Minggu, 24 Februari 2013

Dokumen Konsili Vatikan II: Lumen Gentium (8)

Sambungan sebelumnya ....
KONSTITUSI DOGMATIS TENTANG GEREJA

24. (Tugas para Uskup pada umumnya)
Dari Tuhan, yang diserahi segala kuasa di langit dan di bumi, para Uskup selaku pengganti para Rasul menerima perutusan untuk mengajar semua suku bangsa dan mewartakan Injil kepada segenap makhluk supaya semua orang, karena iman, baptis dan pelaksanaan perintah-perintah memperoleh keselamatan (lih. Mat 28:18-20; Mrk 16:15-16; Kis 26:17 dsl.). Untuk menunaikan perutusan itu, Kristus Tuhan menjanjikan Roh Kudus kepada para Rasul dan pada hari Pantekosta mengutus-Nya dari sorga supaya mereka karena kekuatan Roh menjadi saksi-saksi-Nya hingga ke ujung bumi, di hadapan kaum kafir, para bangsa dan raja-raja (lih. Kis 1:8; 2:1; dsl; 9:15). Adapun tugas yang oleh Tuhan diserahkan kepada para gembala umat-Nya itu sungguh-sungguh merupakan pengabdian, yang dalam Kitab suci dengan tepat disebut diakonia atau pelayanan (lih. Kis 1:17 dan 25; 21:19; Rom 11:13; 1Tim 1:12).

Para Uskup dapat menerima misi kanonik menurut adat-kebiasaan yang sah, yang tidak dicabut oleh kuasa tertinggi dan universal Gereja atau sesuai dengan hukum yang oleh kewibawaan itu juga ditetapkan atau diakui atau secara langsung oleh pengganti Petrus sendiri. Bila beliau tidak setuju atau tidak menerima mereka ke dalam persekutuan apostolis, para Uskup tidak dapat diterima dalam jabatan itu.[75]

25. (Tugas mengajar)

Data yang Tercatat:
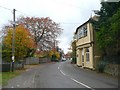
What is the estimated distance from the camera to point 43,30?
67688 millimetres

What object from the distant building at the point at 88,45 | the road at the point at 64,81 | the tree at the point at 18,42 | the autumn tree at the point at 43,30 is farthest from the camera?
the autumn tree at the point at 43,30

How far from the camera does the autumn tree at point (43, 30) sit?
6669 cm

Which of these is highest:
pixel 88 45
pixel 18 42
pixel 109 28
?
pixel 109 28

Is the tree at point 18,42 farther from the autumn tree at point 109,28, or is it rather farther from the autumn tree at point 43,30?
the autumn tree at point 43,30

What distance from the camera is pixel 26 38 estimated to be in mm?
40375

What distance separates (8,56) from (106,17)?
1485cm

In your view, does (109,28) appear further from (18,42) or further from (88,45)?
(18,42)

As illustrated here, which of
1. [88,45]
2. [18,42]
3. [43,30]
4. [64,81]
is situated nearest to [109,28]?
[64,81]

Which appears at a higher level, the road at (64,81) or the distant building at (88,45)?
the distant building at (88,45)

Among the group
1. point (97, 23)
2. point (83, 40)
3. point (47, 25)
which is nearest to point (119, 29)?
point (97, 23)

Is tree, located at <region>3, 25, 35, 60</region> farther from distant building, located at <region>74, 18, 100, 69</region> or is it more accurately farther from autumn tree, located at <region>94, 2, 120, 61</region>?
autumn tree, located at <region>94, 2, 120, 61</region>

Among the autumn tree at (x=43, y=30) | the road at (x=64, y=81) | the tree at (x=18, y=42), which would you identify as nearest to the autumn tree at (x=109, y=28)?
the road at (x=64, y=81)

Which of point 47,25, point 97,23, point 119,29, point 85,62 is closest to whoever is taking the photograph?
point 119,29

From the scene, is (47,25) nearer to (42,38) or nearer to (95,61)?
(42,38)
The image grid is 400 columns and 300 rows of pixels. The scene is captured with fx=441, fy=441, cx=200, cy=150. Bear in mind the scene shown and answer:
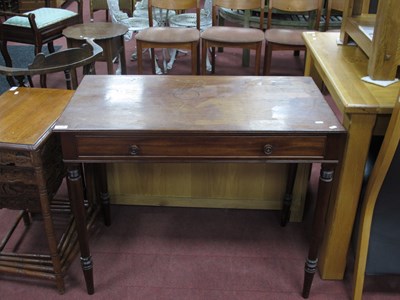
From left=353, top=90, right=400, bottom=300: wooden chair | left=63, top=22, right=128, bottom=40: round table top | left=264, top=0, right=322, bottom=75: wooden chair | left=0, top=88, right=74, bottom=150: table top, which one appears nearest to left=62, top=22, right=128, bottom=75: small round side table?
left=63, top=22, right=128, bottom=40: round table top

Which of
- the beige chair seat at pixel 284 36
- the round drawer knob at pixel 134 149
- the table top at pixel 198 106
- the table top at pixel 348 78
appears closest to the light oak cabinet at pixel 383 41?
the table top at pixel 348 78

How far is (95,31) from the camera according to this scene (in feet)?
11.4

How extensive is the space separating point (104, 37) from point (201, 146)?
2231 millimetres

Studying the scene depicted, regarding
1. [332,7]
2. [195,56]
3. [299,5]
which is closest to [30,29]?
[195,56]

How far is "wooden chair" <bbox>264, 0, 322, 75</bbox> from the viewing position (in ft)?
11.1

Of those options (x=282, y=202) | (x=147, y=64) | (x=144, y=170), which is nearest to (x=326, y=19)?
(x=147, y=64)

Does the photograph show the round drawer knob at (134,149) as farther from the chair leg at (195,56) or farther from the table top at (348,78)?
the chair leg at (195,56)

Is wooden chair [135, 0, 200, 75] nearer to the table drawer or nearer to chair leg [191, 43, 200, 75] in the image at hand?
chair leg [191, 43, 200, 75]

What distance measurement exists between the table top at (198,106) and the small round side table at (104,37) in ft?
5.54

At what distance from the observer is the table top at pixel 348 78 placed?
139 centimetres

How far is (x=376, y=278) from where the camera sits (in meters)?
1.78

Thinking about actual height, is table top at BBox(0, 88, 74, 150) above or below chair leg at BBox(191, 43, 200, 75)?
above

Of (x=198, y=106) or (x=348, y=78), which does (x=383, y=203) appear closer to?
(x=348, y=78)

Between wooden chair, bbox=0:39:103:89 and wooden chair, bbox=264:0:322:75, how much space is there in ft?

### LATIHAN SINGKAT:
Jawab singkat berdasarkan penggalan teks.
1. Pada hari apa Kristus Tuhan mengutus Roh Kudus dari sorga?
2. Dengan kata apa Kitab Suci menyebut tugas yang diserahkan kepada para gembala umat-Nya?
3. Siapa yang disebut dapat memberikan misi kanonik kepada para Uskup secara langsung?
Jawablah hanya dengan berpegang pada penggalan teks.

### HASIL AKHIR:
1. Pada hari Pantekosta.
2. Diakonia atau pelayanan.
3. Pengganti Petrus sendiri.